Copy the lines below with "grassy hillside" substituted for "green mountain slope" and nothing else changed. Leave the pictures out.

━━━━━ Data provided ━━━━━

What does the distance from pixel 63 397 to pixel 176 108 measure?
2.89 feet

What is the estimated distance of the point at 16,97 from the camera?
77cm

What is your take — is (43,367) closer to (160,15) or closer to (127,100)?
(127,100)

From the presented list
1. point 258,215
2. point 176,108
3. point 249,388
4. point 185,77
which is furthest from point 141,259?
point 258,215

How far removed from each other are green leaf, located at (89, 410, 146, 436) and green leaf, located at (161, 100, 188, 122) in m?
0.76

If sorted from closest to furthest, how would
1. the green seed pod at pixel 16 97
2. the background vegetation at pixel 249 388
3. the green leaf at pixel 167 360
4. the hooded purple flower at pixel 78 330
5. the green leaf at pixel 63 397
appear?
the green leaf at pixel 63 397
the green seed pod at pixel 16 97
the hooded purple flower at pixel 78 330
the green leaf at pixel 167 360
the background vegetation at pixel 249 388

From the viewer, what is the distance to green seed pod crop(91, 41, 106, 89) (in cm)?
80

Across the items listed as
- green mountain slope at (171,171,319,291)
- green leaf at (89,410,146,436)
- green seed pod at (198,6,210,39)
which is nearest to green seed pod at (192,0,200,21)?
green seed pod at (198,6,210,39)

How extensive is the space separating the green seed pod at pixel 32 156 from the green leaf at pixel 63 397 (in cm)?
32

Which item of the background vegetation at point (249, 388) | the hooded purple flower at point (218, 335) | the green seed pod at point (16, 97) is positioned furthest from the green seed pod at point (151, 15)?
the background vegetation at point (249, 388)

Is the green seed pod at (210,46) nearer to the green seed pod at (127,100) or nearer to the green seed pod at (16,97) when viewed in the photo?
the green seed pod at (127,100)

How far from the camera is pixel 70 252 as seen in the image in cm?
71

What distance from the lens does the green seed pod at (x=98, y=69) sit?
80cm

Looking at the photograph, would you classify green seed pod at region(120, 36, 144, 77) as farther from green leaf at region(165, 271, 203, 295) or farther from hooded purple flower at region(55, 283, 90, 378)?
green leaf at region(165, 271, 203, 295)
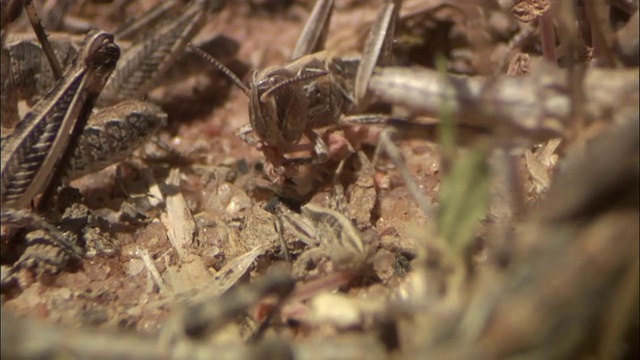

━━━━━

> [Solution for this exercise]
What does the distance from pixel 63 397 to pixel 176 108 measure?
2.89 feet

What is the estimated distance of the point at 16,97 from the camera?
77cm

What is your take — is (43,367) closer to (160,15) or closer to (127,100)?
(127,100)

From the presented list
1. point 258,215
2. point 176,108
3. point 249,388
4. point 185,77
which is furthest from point 141,259?
point 258,215

How far removed from each other are green leaf, located at (89, 410, 146, 436) and green leaf, located at (161, 100, 188, 122) in m?
0.76

If sorted from closest to furthest, how would
1. the green seed pod at pixel 16 97
2. the background vegetation at pixel 249 388
3. the green leaf at pixel 167 360
4. the hooded purple flower at pixel 78 330
5. the green leaf at pixel 63 397
appear?
the green leaf at pixel 63 397
the green seed pod at pixel 16 97
the hooded purple flower at pixel 78 330
the green leaf at pixel 167 360
the background vegetation at pixel 249 388

From the viewer, what is the distance to green seed pod crop(91, 41, 106, 89) (in cm)?
80

Across the items listed as
- grassy hillside at (171,171,319,291)
- green leaf at (89,410,146,436)
- green seed pod at (198,6,210,39)
which is nearest to green seed pod at (192,0,200,21)?
green seed pod at (198,6,210,39)

How extensive is the space separating the green seed pod at pixel 32 156 from the green leaf at pixel 63 397 (in cm)?
32

Which item of the background vegetation at point (249, 388) | the hooded purple flower at point (218, 335) | the green seed pod at point (16, 97) is positioned furthest from the green seed pod at point (151, 15)?
the background vegetation at point (249, 388)

Is the green seed pod at (210,46) nearer to the green seed pod at (127,100) or nearer to the green seed pod at (16,97) when viewed in the photo?
the green seed pod at (127,100)

How far from the camera is pixel 70 252 as seen in the image in cm?
71

What distance from the lens does the green seed pod at (x=98, y=69) sit?
80cm

Looking at the photograph, would you classify green seed pod at region(120, 36, 144, 77) as farther from green leaf at region(165, 271, 203, 295) or farther from hooded purple flower at region(55, 283, 90, 378)?
green leaf at region(165, 271, 203, 295)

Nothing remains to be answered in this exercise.